*Instruções a seguir*: No texto sobre a democracia brasileira, quais ações descrevem o modelo de Viktor Orbán que Bolsonaro persegue? Liste todas, por favor.

*Trecho do documento*:

=====

O Rubicão da democracia brasileira

EM 2022, a democracia brasileira terá um duplo desafio: vencer a extrema-direita bolsonarista e assegurar o resultado das eleições. Será um momento delicado, uma prova de fogo para a nossa titubeante democracia – se superar essas duas ameaças, poderá consolidar-se a partir dali; caso fracasse nessas duas tarefas, será virá retrocesso e até a destruição do nosso regime democrático.

Sim. Jair Bolsonaro representa uma ameaça à democracia. Está prometendo um golpe de Estado, ou autogolpe, desde que assumiu o governo. Aliás, desde antes, ainda deputado, já apregoava a necessidade de fechar o Congresso, acabar com as oposições e governar à força, montado nas estruturas repressivas do Estado com apoio de organismos paramilitares, cuja legalização o então deputado defendia abertamente.

Se vencer as eleições de 2022, não há dúvida de que Bolsonaro consolidará seu projeto autocrático. O modelo que persegue é o de Viktor Orbán da Hungria, corroendo as instituições por dentro, cooptando o Congresso, mudando a legislação para permanecer no poder e manietar o Judiciário, sufocando a oposição, estrangulando a mídia independente e restringindo liberdades.

Se perder nas urnas, virá o golpe clássico – mais ou menos como ocorreu na Bolívia em 2019, quando forças militares e policiais obrigaram à renúncia de Evo Morales. Bolsonaro dá mostras de que usará a força militar, cooptando o baixo oficialato das Forças Armadas e até setores da cúpula, arregimentando as polícias militares dos Estados e as forças de segurança privada – legalizadas e clandestinas.

=====

*Dados apresentados*:
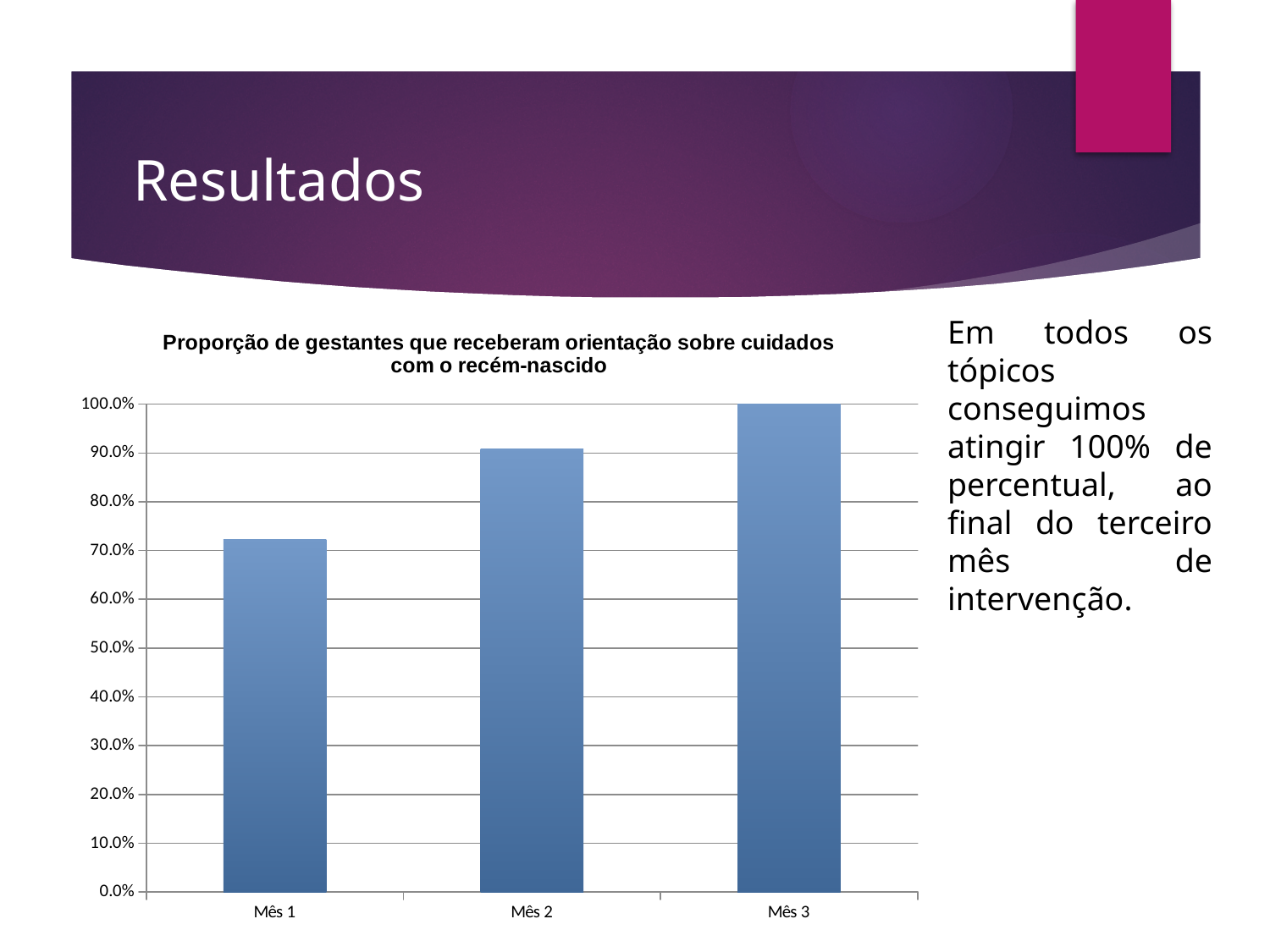
Is the value for Mês 1 greater or less than 70.0%? greater What is the title of the chart? Proporção de gestantes que receberam orientação sobre cuidados com o recém-nascido Which month has the highest value in the chart? Mês 3 Which is larger, the value for Mês 1 or the value for Mês 2? Mês 2 Is the value for Mês 1 greater or less than 80.0%? less Is the value for Mês 2 greater or less than 80.0%? greater What kind of chart is shown on the slide? bar chart Do the values rise or fall from Mês 1 to Mês 3? rise What is the highest value shown on the y axis of the chart? 100.0% How many categories are shown on the x axis of the chart? 3 Which month has the lowest value in the chart? Mês 1 What is the value for Mês 3? 100.0%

=====

*Resposta*:
- corroendo as instituições por dentro
- cooptando o Congresso
- mudando a legislação para permanecer no poder e manietar o Judiciário
- sufocando a oposição
- estrangulando a mídia independente
- restringindo liberdades